Metallometric survey on the basis of spectral analysis as a prospecting method was applied for the first time in the Union in 1935 at the Khapcher Anninskoye tin deposit. At present metallometry has become the leading prospecting method in a number of areas promising for tin, non-ferrous and rare metals. Nevertheless, its implementation faces difficulties specifically in the search for tin deposits.

Tungsten is one of the elements, in the search for which metallometric survey faces some difficulties. Thus, in the Eastern Transbaikalia on a number of ore occurrences represented by quartz-wolframite veins occurring among granitoids, no clear halos of tungsten dispersion were recorded with the usual survey methodology. Sometimes it is fixed in scattered samples, which does not allow with satisfactory accuracy to set mining excavations for opening of ore bodies.

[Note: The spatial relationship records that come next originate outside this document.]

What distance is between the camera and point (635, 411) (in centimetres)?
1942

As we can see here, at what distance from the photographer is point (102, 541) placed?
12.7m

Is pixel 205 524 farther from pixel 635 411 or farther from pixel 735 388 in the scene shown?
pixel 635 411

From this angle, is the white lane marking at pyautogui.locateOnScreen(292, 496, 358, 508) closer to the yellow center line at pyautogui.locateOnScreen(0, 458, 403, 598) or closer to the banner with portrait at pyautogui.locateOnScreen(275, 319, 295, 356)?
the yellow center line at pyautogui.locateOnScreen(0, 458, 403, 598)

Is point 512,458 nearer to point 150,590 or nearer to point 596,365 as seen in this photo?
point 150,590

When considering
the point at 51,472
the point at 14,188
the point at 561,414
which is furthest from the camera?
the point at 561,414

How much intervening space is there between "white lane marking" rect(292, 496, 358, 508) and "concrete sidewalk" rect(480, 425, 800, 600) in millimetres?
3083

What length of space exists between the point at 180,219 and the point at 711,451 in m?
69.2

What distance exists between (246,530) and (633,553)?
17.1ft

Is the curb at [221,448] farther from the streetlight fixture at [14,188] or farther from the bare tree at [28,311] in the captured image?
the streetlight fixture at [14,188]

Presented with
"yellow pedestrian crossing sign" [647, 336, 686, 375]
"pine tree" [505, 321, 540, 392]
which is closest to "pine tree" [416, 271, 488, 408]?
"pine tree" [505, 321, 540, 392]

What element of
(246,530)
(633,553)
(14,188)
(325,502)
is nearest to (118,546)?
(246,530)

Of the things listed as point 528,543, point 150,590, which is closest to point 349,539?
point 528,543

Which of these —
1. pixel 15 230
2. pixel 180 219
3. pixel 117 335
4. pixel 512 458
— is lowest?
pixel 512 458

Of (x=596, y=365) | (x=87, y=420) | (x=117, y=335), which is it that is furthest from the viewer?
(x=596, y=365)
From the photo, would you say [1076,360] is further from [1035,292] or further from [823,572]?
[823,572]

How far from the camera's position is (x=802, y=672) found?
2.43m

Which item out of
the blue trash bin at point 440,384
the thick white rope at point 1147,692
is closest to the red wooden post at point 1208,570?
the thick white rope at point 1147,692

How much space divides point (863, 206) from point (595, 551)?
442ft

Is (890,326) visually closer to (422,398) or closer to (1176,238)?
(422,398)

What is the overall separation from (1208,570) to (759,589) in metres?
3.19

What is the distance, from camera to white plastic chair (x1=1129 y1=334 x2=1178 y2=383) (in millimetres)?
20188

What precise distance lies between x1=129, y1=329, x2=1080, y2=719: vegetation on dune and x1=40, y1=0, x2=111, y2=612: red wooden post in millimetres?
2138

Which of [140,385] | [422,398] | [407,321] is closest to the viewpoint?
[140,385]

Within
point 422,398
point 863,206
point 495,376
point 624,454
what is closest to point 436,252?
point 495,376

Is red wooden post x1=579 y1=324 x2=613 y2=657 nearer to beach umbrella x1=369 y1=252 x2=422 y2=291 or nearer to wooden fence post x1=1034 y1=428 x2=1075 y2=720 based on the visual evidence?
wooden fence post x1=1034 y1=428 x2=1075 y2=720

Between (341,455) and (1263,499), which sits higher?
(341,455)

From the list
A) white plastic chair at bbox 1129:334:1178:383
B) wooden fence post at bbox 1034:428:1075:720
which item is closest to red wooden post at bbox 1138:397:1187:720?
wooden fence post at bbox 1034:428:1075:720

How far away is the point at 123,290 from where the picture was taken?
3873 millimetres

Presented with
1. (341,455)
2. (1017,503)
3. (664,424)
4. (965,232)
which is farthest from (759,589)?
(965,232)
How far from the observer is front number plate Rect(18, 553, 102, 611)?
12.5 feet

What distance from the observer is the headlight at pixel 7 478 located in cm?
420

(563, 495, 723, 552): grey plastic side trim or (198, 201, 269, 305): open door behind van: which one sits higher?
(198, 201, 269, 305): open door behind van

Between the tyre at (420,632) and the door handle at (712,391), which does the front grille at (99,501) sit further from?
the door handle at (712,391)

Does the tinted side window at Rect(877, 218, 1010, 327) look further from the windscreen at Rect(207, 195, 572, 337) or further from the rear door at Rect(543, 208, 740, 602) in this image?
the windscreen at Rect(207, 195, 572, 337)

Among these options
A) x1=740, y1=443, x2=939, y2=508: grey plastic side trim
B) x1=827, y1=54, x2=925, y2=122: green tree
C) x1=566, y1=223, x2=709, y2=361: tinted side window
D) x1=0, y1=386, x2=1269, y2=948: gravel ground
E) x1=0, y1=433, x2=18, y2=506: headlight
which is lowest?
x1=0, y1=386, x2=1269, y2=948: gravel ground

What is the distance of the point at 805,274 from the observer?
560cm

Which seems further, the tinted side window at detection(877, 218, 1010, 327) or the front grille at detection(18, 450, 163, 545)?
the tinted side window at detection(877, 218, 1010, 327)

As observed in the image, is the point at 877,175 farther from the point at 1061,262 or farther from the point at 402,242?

For development of the most rational methodology of selection and processing of metallometric samples it is necessary to know the distribution of the sought elements in loose sediments.

As studies in the South Urals have shown, the determination of nickel, copper and zinc or the last two of these elements is of great importance in the metallometric survey for the search for copper and cobalt ores, spatially gravitating to ultramafic rocks or occurring among metamorphic shales or rocks of the greenstone belt of this province.

In geological practice, simple productive methods of spectral analysis are successfully used for geochemical characterization of various complexes of rocks and ore occurrences when searching for ore deposits. The accuracy of content determination within some intervals (for example, 0.001-0.003; 0.003-0.01; 0.01-0.03%, etc.) when searching for scattering halos of molybdenum, tin, lead, zinc, tungsten and other ore components can be sufficient. But in a number of cases there is a need to apply mass methods of analysis with more accurate determination of the content of the elements under study.